SET TASK 1: List every person named in the Gonzo gallery interview text. Give full names where the text provides them.

QUOTED TEXT:
He jokes that his Gonzo gallery, opened just over a year ago and free to the public, will probably be replaced by a Gucci on the first floor and a tanning salon on the second. "The idea was to promote the work in places people will get it," he says. "And though the art was made here, and as much as the people who live in Aspen get it, a lot of Aspen might not appreciate it. Many people didn't live here then, and don't live here now."
After a quick tour of the museum -- chock full of everything from the original Aspen wall-posters that Benton made for Hunter S. Thompson's run for sheriff in 1970 to a life-sized doll of Hunter, stuffed in a small broom closet -- Watkins leads me up two flights of Escher-like stairs and onto a rooftop balcony. It's almost five, and soon the heavy belly of the sun will be sucked further west and behind Aspen Mountain, but for now we're sitting at an octagonal wooden table, drinking beer as Watkins begins to roll a joint and unroll his story.
Michael Anthony Adams: When did you first hear the name "Thomas Benton"?
D.J. Watkins: It was at Larry Lefner's Woody Creek Art Studio in Woody Creek, Colorado, next to the [Woody Creek Tavern]. I saw a print called Korea, Vietnam, Iraq, and I thought it beautifully summed up the power of graphics and words working in tandem. I wanted to know more, and I met Marcy Benton when I was there, and then George Stranahan. George and I shared a love of Benton's work, particularly his political work from the '60s and '70s. The main idea was that history doesn't repeat itself, it rhymes. And when Thomas Benton died, George put me on a mission to find his works and work on cataloging them, which led to the wall-posters, Benton's work with Hunter, and then more of his abstract work.

SET TASK 2: Turn the stretch of rows from the line containing "At what depth is" through the end of the rows into a JSON list of strings, one string per line, with blank lines left out.

SUPPLIED DATA:
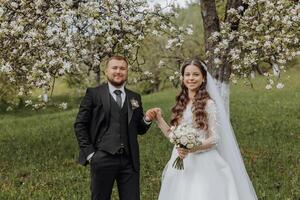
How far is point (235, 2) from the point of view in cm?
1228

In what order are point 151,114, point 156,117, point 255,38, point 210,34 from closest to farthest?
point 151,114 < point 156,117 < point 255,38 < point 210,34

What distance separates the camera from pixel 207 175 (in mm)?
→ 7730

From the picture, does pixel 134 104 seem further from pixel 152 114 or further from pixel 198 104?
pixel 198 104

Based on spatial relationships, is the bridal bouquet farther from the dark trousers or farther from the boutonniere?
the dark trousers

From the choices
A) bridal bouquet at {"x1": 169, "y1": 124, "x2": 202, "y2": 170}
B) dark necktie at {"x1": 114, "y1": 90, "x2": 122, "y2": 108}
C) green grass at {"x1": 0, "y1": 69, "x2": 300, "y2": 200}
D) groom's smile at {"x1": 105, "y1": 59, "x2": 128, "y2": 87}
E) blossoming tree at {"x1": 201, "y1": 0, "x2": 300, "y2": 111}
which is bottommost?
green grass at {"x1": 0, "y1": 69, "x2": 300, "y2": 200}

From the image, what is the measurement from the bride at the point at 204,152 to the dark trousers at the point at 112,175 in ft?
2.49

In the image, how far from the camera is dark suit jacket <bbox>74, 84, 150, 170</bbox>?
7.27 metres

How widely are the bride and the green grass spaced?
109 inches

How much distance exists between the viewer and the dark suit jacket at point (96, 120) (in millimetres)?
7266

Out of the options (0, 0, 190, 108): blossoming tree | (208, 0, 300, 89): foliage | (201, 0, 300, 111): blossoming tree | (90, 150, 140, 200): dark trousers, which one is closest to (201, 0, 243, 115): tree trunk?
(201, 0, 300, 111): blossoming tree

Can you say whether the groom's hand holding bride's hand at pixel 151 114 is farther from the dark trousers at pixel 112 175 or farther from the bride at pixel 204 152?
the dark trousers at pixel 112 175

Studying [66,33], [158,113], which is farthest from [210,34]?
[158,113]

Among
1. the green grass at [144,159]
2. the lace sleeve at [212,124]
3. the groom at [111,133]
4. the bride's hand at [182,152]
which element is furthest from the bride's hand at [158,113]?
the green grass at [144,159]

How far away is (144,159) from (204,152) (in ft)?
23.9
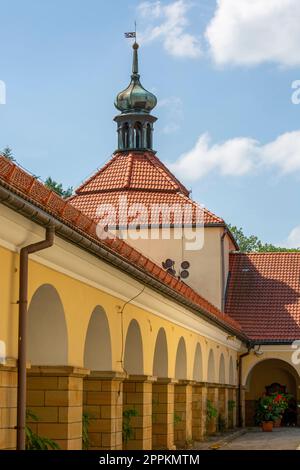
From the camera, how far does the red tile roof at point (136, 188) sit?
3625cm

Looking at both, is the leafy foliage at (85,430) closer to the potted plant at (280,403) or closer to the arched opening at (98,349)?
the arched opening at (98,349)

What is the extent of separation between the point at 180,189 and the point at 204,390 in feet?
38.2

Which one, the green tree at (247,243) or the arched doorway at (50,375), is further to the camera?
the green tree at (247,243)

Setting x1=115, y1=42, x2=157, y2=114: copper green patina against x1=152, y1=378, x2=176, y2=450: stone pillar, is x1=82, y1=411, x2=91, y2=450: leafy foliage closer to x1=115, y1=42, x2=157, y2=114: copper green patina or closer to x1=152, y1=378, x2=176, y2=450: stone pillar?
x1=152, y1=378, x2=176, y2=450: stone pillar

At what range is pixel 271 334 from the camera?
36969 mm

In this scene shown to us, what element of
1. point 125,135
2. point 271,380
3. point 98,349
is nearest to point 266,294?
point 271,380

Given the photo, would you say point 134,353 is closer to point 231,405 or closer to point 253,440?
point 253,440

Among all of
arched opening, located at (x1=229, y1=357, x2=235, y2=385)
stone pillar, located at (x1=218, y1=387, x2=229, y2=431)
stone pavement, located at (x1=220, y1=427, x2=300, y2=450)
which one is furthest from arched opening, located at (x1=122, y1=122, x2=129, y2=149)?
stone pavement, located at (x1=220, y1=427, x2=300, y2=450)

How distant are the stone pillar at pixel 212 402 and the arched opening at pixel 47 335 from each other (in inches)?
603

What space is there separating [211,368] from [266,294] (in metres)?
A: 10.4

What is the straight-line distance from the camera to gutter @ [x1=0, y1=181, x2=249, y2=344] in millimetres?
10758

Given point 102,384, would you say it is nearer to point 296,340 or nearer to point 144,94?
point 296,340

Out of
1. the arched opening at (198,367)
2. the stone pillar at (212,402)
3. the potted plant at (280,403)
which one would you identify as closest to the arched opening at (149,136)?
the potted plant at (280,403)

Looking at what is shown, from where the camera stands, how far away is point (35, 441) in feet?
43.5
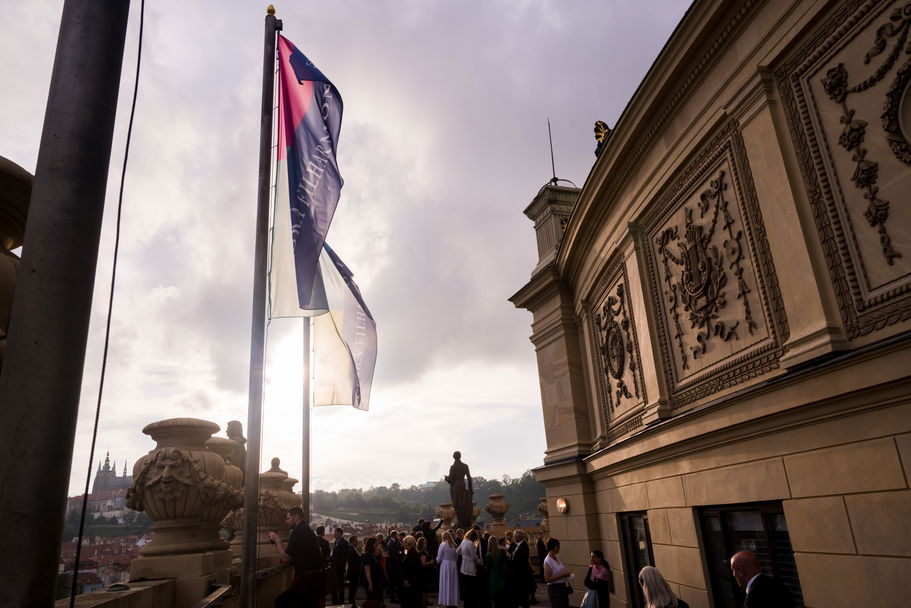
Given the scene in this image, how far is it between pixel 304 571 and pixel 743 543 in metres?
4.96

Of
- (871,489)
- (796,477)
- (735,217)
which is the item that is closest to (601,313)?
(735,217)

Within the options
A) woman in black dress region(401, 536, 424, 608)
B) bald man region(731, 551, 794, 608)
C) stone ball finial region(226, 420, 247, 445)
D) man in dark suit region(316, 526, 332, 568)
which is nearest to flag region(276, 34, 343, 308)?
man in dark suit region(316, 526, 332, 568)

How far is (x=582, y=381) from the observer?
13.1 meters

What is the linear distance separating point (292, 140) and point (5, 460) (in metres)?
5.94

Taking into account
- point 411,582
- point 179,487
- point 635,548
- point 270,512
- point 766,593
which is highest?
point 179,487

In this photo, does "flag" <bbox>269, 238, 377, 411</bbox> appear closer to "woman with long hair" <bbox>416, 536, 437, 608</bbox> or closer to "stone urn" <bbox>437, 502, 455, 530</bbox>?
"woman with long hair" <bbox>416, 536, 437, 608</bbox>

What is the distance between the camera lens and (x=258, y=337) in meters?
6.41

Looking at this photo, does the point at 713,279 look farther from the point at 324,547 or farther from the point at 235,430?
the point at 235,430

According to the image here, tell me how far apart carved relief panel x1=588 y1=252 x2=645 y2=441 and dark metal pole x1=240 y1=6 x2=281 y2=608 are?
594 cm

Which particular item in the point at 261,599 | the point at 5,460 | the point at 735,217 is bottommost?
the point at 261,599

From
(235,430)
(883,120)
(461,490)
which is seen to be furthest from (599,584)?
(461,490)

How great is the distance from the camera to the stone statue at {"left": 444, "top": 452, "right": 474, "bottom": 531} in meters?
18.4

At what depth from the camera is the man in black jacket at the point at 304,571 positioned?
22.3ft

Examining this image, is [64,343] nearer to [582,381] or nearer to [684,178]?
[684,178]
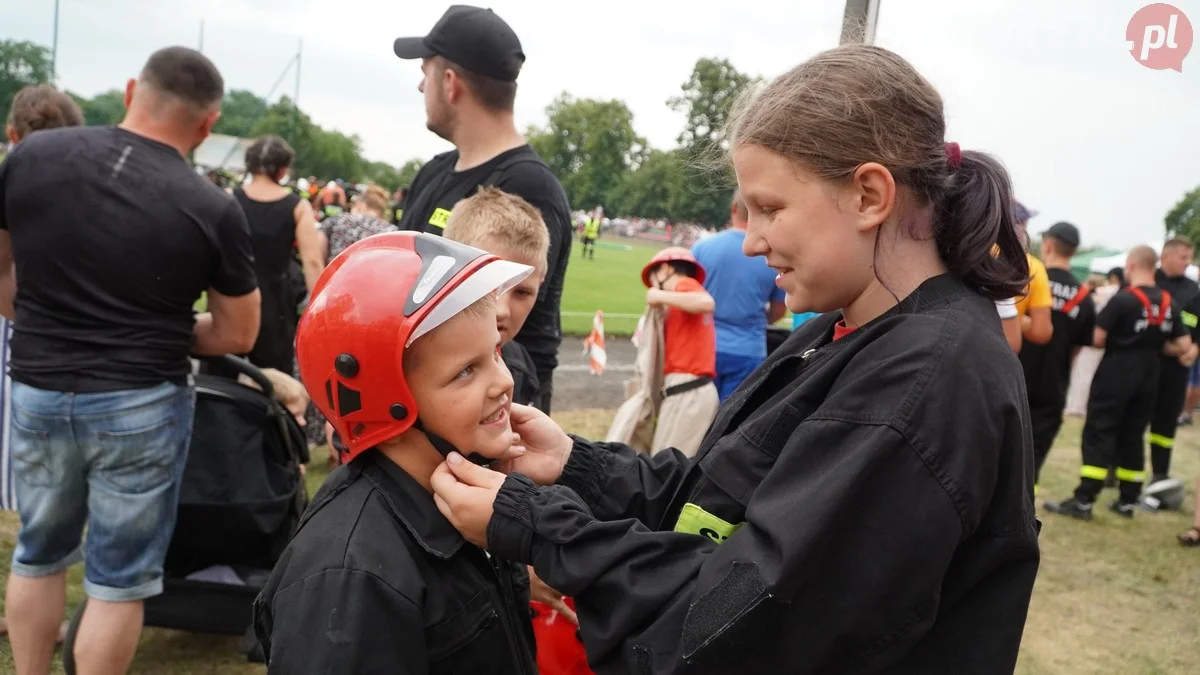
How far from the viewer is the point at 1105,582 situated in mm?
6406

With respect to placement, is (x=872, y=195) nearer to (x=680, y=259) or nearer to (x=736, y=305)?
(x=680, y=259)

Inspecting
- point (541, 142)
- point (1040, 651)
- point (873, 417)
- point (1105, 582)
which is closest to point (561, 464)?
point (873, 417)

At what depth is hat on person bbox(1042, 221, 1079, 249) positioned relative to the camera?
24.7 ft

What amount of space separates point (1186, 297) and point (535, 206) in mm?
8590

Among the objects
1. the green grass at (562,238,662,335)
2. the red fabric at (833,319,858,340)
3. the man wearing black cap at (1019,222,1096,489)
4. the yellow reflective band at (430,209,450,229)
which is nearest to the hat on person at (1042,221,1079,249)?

WRITTEN RESPONSE 1:
Thomas Benton
Hunter S. Thompson
D.J. Watkins
Michael Anthony Adams
Larry Lefner
Marcy Benton
George Stranahan

WRITTEN RESPONSE 2:
[
  "At what depth is hat on person bbox(1042, 221, 1079, 249) positioned relative to the camera?",
  "24.7 ft",
  "What amount of space separates point (1186, 297) and point (535, 206) in mm?",
  "8590",
  "Among the objects",
  "1. the green grass at (562,238,662,335)",
  "2. the red fabric at (833,319,858,340)",
  "3. the man wearing black cap at (1019,222,1096,489)",
  "4. the yellow reflective band at (430,209,450,229)",
  "which is nearest to the hat on person at (1042,221,1079,249)?"
]